_Study text_:
⟨

Internet reception has continued to be very poor (Free mobile) but seems to be improving again as we get further North. The weather is HOT and we've had several storms. Last night's was really spectacular with simultaneous thunder and lightning and an absolute deluge that flooded the Camping Car park beside our mooring.  It's still 29'C at 6pm and it's so heavy I'm pretty sure we'll have another storm later.  The storms don't bother us and luckily now that Chico is going deaf they don't seem to bother him either. The only "downside" is that the torrential rain blocks the satellite TV signal and it's Grand Prix weekend again. 

That's all for now, see you soon 😀

Thursday, 7 June 2018

Ménetréol-sous-Sancerre and Sancerre

Hello again,

After Beffes our next decent mooring was at Ménetréol-sous-Sancerre. Free mooring but quite expensive for water and electric so it was a good job that we didn't need either 😀

It's a medieval village with lots of decrepit buildings, some of which are being renovated like this one but you'd need a bottomless wallet to take on something like this surely?

There's a signposted walk around the village with information boards at all the places of interest like this old tobacco drying shed. Tobacco was grown from 1945 to supplement the income of the vine growers after the war. The shed was built in a sunny but windy spot so that the tobacco could be hung on racks inside and dried by the warm breeze coming in through the slats. They stopped growing it in 1985 but the shed has been kept in good condition .

We had another superb lunch at the Hotel Florione which is just beside the mooring. 4 course set menu with no choice but possibly the best steak we've had so far, and including a litre bottle of red wine which was plonked on the table, all for the bargain price of 13.80 euros

Next day the lock keepers were on strike so the canal was closed. We got the bikes out and rode up the hill to Sancerre.

Roger had googled the cycle route to Sancerre but it had shown him the mountain bike route through the vineyards!  It was too difficult for us and we ended up pushing the bikes

It was hard work but gave us some spectacular views and let us get close up the the vines

We eventually found our way up the the town at the top of the hill, recovered our breath and took shelter in the Hotel de Rampart where we enjoyed another great menu du jour. We were eating on the terrace and could hear the rumble of thunder getting closer and closer. Half way through our meal we had to up sticks and carry our food indoors as the heavens opened and the storm broke overhead. By the time we'd had coffee it had passed and we free-wheeled all the way back down to the moorings. Another very pleasant day to add to the memories 😀

After the strike there was a back-log of hire boats so we had our first ever queues at the locks. We pulled into the first decent mooring which was at  Léré and I caught up with the laundry.

Every day the temperature rose another degree and by Friday it was up to 30'C 😎. We stopped at Bellville-sur-Loire for the weekend and Roger watched the Grand Prix. In between programmes we got the bikes out and went exploring.

One of the lock-keepers was a stone carver and was selling these little statues

One of the most famous places on the French canal system is the town of Briare, also known as "Little Britain". People rave about it and it's a very popular place to moor for the winter.  We found it to be very expensive and totally underwhelming when we cycled in for a look around. The only remarkable thing was the Pont Canal, aqueduct, which is having  major face-lift at the moment.

We decided to stay on a rough mooring just outside the town and had a flock? herd? of gorgeous Alpacas in the field beside us. The baby was so cute!

⟩

[Data extracted from a collection]
⟨

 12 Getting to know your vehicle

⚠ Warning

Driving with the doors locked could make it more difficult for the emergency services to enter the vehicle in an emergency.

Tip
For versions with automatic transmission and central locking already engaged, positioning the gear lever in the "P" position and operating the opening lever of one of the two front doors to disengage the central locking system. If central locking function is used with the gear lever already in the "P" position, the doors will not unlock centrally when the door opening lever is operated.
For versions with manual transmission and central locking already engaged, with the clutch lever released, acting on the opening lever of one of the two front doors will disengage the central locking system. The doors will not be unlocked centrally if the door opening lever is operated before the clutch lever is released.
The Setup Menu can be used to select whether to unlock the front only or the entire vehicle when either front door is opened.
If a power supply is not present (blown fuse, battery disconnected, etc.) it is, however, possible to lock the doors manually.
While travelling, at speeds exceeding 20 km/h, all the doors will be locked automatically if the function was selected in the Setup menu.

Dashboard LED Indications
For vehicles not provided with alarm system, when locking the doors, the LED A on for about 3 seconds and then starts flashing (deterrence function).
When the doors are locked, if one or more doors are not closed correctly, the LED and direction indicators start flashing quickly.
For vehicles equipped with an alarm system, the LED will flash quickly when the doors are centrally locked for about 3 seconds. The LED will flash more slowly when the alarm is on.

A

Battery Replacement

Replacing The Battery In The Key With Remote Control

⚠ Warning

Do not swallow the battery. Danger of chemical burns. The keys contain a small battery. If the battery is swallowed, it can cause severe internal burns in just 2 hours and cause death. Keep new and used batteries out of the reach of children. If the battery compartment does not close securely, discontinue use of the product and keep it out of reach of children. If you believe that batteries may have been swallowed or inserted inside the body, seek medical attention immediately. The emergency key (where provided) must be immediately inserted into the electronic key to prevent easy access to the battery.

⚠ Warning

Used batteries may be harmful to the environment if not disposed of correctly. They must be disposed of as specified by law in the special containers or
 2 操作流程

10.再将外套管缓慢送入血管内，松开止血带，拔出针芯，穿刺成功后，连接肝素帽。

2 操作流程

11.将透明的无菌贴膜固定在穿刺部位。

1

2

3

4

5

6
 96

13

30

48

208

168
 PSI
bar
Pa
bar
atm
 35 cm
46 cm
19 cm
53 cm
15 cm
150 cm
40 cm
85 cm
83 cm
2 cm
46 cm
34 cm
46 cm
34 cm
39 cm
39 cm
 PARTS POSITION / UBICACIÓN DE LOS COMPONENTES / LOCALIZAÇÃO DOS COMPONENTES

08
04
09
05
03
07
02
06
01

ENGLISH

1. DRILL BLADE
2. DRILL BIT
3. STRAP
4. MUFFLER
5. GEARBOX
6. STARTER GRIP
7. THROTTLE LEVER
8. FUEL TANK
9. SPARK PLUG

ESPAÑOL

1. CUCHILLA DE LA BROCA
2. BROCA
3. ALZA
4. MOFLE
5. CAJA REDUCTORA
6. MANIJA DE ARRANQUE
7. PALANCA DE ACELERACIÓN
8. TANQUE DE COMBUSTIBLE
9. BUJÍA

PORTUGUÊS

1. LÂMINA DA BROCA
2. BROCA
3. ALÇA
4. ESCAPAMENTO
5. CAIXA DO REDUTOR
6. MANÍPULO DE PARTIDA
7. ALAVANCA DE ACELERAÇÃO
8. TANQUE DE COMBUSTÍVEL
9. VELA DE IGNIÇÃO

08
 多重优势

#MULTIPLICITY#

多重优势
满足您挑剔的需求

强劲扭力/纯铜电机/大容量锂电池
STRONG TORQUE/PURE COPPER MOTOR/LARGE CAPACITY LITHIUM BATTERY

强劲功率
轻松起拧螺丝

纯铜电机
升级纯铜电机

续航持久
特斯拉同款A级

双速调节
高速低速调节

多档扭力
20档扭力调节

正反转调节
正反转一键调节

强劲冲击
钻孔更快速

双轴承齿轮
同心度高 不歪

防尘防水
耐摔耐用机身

⟩

_Task prompt_: Write the next part of the canal trip blog, continuing from its last sentence.

_Answer to the problem_:
We arrived at the first lock after Briare at 11.00 but there were no lights on and we thought that it was possibly another strike. I phoned the control office and was told that it was a power cut. A car had crashed into a local substation and all power had gone off in the neighbourhood. They anticipated that it wouldn't be repaired until that evening so we roped up to the fence and settled in as best we could.  At 12 o'clock the huge hotel boat Horizon 2 arrived. They hadn't been notified of the stoppage so we moved out of the way to let them moor up and we fastened alongside them.

Because they cruise to a schedule the captain decided he couldn't wait and phoned the boss of the whole canal who sent a team of men out to manually work the lock to let them continue on their way. They managed to get into and up the lock but the top gates wouldn't open and they were stuck there for almost 2 hours while the VNF men worked out how to by-pass the electrically controlled hydraulic gate rams. Us being mere pleasure boaters, we had to wait until the power was restored but that suited us just fine. It was a beautiful day in a beautiful spot and I got talking to  couple of old guys who were fishing in the stream just across the towpath from us. They really wanted to chat, but unfortunately for me the chattiest one was over 80, continuously puffing on a fat cigar and dressed only in a pair of black "budgie smugglers" and as his "budgies" were just at my eye level that rather put me off practicing my French 😞 The electrics were finally repaired at about 9pm and we continued on our travels as soon as the lock re-opened the next morning.

Time for another coffee.......back soon X

Tuesday, 5 June 2018

Three weeks is a long time without decent internet!

Hi, nice to see you here again.

As you will have gathered by now we travel slowly, cruising only a couple of hours a day and stopping off at every nice place we find. Well that's great BUT when you cruise into a bad area for phone and internet signals it means that you're out of contact for a while. It's been like that for the past 3 weeks so I've now got plenty to catch up with.

We found a pretty little mooring in the village of Beffes that wasn't shown in any of our guides. The mooring was free (water and electric extra) and there was a little grocers in the village. Buying the e-bikes was the best thing we've done as they've opened up the French countryside for us. We got them out and rode to the fabulous medieval town of Charité-sur-Loire which was just over 12km away. It was an easy ride due to the brilliant velo route.

The velo routes tend to follow either the canal or the river which means you get to see views like this that you wouldn't get if you went by car or bus.

The river Loire was still running very fast and canoe trips were cancelled until it had subsided a bit.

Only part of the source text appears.